The first measure is economic monitoring because the country's financial and macroeconomic forecasts will need to be constantly updated according to frequent changes both in the country and globally. The Covid-19 pandemic has placed many restrictions on traditional face-to-face data collection methods. The use of technology such as mobile phones and the internet to collect data has been used in places where traditional survey methods cannot be implemented. World Bank experts have developed many tools, some of which can be applied in Vietnam, such as quick surveys of companies/households via mobile phone and online monitoring information, which may include satellite data (such as images of the Earth at night), digital data (hotel reservations, data on transportation and mobilization) and aviation data to monitor the economic activity, as well as the prices of important commodities. Moreover, they can assist tax authorities in developing and implementing a compliance strategy to help control non-compliant behavior due to crisis, such as late/undeclared filing and increase tax debt.

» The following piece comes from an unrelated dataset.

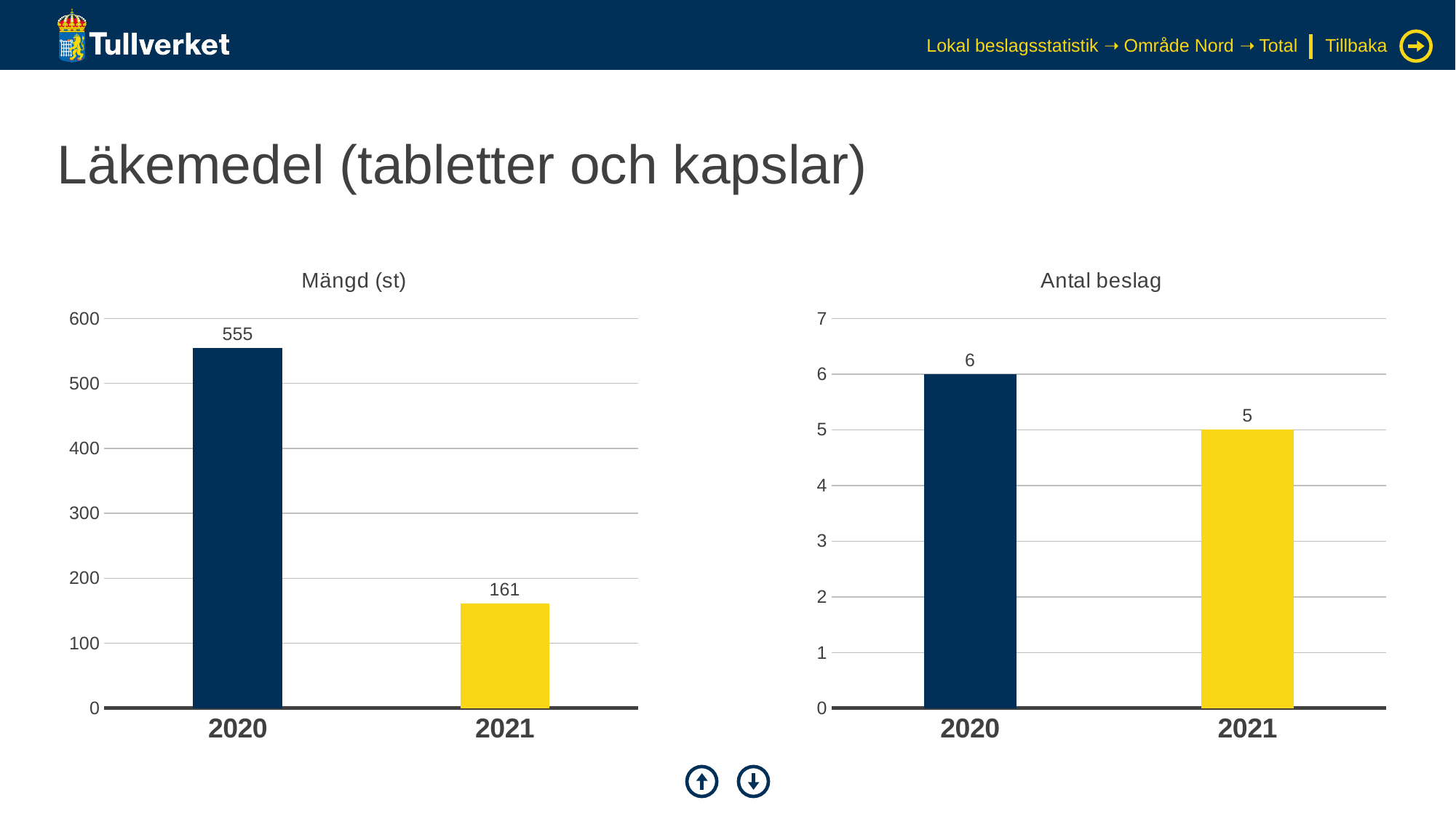
In the 'Antal beslag' chart, what is the difference between the 2020 and 2021 values? 1 In the 'Mängd (st)' chart, what is the value for 2020? 555 In the 'Mängd (st)' chart, what is the difference between the 2020 and 2021 values? 394 In the 'Antal beslag' chart, which is larger, the value for 2020 or 2021? 2020 In the 'Antal beslag' chart, what is the value for 2021? 5 What kind of chart is the 'Antal beslag' chart? Bar chart In the 'Mängd (st)' chart, what is the value for 2021? 161 In the 'Mängd (st)' chart, do the values rise or fall from 2020 to 2021? Fall In the 'Antal beslag' chart, what is the value for 2020? 6 In the 'Mängd (st)' chart, which year has the highest value? 2020 In the 'Mängd (st)' chart, how many bars are shown? 2 In the 'Antal beslag' chart, which year has the lowest value? 2021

In addition, we should implement the measures being proposed to protect the most affected groups. The World Bank may cooperate with Vietnam to solve difficulties when transferring aid in the informal sector by sharing experiences currently being implemented in other countries, including Thailand, Indonesia and the Philippines, which are also facing similar challenges; provide technical assistance to monitor opinion gathering programs from beneficiaries and the community and their coping strategies using social media platforms through agreements between the World Bank Group and some social media/internet companies.

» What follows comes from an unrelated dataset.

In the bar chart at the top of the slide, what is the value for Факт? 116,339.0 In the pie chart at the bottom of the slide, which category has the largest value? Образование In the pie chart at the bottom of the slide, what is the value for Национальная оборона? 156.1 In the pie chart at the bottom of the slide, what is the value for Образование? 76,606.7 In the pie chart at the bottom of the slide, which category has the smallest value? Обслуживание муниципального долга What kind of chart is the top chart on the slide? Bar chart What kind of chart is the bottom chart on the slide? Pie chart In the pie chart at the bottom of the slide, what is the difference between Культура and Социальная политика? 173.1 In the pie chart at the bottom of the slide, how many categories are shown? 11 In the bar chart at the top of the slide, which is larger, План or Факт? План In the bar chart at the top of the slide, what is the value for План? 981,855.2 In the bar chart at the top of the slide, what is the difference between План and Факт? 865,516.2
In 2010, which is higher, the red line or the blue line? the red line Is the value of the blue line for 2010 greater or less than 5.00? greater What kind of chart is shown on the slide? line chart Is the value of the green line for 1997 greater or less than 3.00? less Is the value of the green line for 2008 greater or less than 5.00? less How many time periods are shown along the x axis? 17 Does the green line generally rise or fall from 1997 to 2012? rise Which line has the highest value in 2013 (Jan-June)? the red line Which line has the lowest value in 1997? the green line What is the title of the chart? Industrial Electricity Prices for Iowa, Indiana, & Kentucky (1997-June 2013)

 Notably, Vietnam will need to pay attention to the necessary reforms to optimize economic coping measures when the health crisis starts to end in the next few months. These activities may include support for the Government to simulate the total domestic demand when accelerating current public investment programs. Proposed actions are aimed at promoting disbursement of development investment through digitalization of procedures and expediting the approval process for priority expenditures. Because public investment can create temporary jobs and provide income support, it is possible to adjust existing public investment projects or deploy new ones, thereby stimulating economic development right now. Specific actions can be designed to enhance customer response in areas of difficulty such as tourism and transportation. At the same time, there is an opportunity to expand the digital program through enhanced reforms to promote e-payment, e-learning and e-government. In fact, this may be an opportunity for the Government to implement the recently approved overarching Financial Strategy. Another group of actions could be to support solutions to strengthen the health system's preparedness and response to future disease outbreaks.

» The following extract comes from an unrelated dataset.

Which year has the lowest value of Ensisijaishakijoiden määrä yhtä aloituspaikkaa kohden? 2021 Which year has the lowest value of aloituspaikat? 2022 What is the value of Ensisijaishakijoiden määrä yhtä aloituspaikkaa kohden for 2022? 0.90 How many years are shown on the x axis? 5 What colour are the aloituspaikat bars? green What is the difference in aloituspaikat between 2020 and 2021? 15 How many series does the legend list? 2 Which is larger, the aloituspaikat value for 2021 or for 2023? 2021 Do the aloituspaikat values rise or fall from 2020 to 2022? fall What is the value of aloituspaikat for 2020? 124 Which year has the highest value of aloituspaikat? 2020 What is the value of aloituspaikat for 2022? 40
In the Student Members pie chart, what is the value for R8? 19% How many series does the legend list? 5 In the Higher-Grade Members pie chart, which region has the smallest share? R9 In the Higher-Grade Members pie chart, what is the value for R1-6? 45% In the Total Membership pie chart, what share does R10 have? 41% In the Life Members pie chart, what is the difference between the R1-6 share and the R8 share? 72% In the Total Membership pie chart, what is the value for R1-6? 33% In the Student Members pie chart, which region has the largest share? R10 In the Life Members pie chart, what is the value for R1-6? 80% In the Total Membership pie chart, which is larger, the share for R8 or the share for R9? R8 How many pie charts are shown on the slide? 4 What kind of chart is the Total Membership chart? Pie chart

Until now, the Government's response has focused precisely on policies that aim to smooth the loss curve for health, finance and businesses. Those are crisis reduction policies. How long a country can maintain these policies - with great financial and economic costs - depends on each initial condition, capacity, capital, level of infection and financial capacity of that country. But it is clear that these measures cannot last forever.

It is known that in addition to technical assistance in the above areas and in emergency funding for health-related actions, the World Bank may provide budget support through a series of DPO programs with the amount determined by the two sides, but can be more than US$500 million for each program. Such lending programs will not only reduce budgetary pressures that may arise in the short and medium term, but also provide foreign currency when the international balance of payments is expected to deteriorate and allow Vietnam diversify funding sources. As interest rates on international markets have dropped recently, the lending costs of the World Bank will be competitive, especially compared to the issuance of bonds on the domestic market.